Much of the problem might have been attributable to the City of Seattle’s “road diet” program, which consists of taking vehicle lanes away from major freight corridors and arterials, including those which serve as “alternate routes,” and reassigning them as bicycle lanes.

Rick Sheridan, Communications Manager for the Seattle Department of Transportation claims that the removal of 50 percent of the vehicle lanes “doesn’t reduce capacity,” and says this is the official line of the City of Seattle. The City bases this belief on a study, conducted by the City after the fact to justify the program, which is championed by avid bicyclist Mayor Mike McGinn.

Another bridge, another port. In San Francisco, the Golden Gate Bridge Highway and Transportation District (GGBHTD) has proposed several safety recommendations for bicyclists using the Golden Gate Bridge, including a 10 mph speed limit (5 mph around the Bridge towers and in construction and maintenance zones), a fine schedule of $100 per offense and a prohibition on bicycles whose seat exceeds four feet in height above the ground, and a prohibition against unicycles. Apparently the unicycle and velocipede lobby lost that battle.

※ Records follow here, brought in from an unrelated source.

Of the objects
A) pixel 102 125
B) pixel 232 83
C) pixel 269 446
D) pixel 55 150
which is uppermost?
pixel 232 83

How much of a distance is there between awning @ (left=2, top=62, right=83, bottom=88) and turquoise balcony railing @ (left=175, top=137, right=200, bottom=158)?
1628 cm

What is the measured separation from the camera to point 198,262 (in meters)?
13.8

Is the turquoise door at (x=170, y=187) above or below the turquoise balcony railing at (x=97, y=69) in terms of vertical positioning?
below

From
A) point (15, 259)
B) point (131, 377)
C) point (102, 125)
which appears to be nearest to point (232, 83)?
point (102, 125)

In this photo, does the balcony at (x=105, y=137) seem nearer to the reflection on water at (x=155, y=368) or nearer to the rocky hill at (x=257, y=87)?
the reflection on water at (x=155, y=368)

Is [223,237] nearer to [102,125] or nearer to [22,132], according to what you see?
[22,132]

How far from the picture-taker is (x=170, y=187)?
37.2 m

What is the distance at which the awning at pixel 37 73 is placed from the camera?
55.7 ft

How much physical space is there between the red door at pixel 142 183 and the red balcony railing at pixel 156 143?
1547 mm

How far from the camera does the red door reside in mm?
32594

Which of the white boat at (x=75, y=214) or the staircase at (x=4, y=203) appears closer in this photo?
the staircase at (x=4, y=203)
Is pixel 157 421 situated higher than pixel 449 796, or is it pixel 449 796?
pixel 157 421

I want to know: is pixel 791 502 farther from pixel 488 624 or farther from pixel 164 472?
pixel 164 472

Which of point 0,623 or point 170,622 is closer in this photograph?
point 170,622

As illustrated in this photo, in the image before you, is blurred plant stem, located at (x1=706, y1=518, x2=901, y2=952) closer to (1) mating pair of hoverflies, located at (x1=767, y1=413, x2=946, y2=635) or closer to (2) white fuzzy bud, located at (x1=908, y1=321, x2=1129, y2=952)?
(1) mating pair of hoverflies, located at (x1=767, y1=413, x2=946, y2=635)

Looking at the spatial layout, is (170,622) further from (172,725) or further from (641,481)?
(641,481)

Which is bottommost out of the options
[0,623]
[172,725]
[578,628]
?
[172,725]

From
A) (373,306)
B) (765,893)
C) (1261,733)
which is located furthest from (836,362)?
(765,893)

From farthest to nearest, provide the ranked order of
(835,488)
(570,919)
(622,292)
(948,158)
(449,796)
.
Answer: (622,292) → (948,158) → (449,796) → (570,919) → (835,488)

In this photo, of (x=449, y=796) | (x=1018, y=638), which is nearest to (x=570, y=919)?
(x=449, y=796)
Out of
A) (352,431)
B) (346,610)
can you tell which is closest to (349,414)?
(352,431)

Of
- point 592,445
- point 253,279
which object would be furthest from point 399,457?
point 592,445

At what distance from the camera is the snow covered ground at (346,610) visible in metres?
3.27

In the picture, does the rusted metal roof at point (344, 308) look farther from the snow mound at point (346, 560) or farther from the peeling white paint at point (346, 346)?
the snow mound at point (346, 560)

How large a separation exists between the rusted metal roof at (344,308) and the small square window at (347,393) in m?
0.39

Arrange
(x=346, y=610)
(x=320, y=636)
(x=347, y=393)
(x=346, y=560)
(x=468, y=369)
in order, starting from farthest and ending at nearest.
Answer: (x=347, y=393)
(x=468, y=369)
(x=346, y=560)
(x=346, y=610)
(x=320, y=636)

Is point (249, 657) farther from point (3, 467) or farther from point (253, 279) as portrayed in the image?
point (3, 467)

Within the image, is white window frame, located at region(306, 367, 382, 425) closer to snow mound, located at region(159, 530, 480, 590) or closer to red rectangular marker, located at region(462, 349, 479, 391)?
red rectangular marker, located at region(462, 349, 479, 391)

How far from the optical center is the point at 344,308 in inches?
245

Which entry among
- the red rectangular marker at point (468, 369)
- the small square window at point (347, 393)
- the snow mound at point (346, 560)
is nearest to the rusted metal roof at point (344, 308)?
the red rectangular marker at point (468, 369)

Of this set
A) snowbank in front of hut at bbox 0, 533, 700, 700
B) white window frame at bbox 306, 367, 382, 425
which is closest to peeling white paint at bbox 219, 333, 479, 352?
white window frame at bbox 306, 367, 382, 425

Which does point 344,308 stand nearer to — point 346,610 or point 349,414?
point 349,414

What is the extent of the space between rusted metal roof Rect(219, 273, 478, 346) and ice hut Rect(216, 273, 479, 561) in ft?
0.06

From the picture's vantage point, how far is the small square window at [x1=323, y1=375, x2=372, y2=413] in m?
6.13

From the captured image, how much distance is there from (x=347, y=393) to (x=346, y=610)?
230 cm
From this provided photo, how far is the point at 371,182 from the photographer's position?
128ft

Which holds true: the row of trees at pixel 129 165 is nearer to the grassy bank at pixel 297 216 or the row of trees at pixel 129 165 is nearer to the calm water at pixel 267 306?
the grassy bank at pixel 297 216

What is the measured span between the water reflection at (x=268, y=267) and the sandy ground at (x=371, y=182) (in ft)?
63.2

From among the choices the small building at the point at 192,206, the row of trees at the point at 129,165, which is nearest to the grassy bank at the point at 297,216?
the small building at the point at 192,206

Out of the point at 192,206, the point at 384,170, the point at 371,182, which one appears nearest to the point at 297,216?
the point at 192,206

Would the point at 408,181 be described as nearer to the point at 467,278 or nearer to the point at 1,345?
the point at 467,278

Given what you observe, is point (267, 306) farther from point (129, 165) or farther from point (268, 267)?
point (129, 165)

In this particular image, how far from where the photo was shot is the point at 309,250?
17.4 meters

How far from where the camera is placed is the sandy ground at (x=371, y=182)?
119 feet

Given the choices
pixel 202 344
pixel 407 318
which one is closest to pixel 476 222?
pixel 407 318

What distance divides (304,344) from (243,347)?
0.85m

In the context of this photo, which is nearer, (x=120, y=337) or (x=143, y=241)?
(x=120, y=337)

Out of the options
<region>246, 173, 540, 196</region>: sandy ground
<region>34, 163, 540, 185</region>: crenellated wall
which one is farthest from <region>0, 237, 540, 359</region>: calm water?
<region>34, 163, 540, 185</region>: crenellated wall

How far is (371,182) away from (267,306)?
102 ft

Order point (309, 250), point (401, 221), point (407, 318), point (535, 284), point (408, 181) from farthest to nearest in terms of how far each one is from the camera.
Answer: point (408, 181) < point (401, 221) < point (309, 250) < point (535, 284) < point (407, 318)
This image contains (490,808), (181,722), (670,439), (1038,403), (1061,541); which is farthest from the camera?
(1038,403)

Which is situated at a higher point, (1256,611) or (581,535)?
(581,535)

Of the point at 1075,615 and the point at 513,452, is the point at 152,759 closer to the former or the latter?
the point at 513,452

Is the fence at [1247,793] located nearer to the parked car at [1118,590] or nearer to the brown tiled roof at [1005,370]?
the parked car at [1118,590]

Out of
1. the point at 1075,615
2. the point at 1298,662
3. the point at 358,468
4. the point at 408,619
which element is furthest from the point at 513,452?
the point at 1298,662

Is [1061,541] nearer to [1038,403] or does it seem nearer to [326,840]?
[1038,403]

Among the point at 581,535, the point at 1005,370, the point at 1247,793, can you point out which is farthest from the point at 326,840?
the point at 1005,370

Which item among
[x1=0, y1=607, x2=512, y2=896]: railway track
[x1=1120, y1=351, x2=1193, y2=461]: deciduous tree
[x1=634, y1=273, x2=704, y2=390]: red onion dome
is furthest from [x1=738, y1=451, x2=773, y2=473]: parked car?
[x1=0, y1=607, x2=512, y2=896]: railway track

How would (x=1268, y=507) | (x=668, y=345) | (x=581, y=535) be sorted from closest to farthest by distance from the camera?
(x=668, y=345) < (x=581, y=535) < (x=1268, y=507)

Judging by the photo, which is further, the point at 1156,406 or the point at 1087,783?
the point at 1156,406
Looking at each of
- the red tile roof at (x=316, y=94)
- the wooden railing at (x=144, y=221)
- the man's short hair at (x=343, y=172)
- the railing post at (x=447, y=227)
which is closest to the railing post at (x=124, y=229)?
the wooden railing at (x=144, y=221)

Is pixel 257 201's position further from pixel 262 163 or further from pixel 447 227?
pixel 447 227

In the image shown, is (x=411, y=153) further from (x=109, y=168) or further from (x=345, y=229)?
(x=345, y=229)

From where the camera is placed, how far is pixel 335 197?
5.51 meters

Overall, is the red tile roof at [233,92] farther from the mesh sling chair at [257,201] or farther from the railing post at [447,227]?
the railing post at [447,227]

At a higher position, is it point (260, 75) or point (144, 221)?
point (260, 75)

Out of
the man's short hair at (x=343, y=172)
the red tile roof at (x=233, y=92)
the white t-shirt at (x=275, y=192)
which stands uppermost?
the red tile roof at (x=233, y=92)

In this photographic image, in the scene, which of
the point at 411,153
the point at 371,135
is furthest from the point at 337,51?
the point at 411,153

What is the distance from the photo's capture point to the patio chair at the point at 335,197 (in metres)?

As part of the Golden Gate Bridge Seismic Retrofit Construction Project, GGBHTD will be temporarily closing the Golden Gate Bridge sidewalks, one sidewalk at a time. According to GGBHTD, the west sidewalk will close on Monday, May 9 and remain closed for a 4-month period. During this time, bicycles and pedestrians will share the east sidewalk, and the GGBHTD has determined that bicyclists will have access 24 hours/day, while pedestrians have access sunrise to sunset.

If a bicyclist gets a flat tire halfway across the bridge after dark, suddenly becoming a pedestrian, will he be required to wait until sunrise to complete his journey?

Another port, more bicycles. California contributing editor Keith Higginbotham says California State Treasurer Bill Lockyer told maritime industry representatives last week that the California budget situation could affect a major bridge replacement project underway at the Port of Long Beach.

Lockyear, appearing as the keynote speaker at a Pacific Merchant Shipping Association annual luncheon in Long Beach, said that until the state budget for the coming fiscal year is approved by the state legislature, he can not issue bonds to cover the more than $250 million in state funds promised for the Gerald Desmond Bridge replacement project in Long Beach. Lockyear told the assembled businessmen that until the budget is approved, which is required under the state constitution by June 15, projects like the Gerald Desmond Bridge would remain on what he described as the state’s “wish list” of projects to fund.

In designing the new structure, Caltrans and the Port have asked the design-build teams to include plans and cost estimates for a bikeway to be incorporated into the design. Perhaps this would be a good time to ask the bicycle advocates in the Long Beach area to contribute some money to the cause.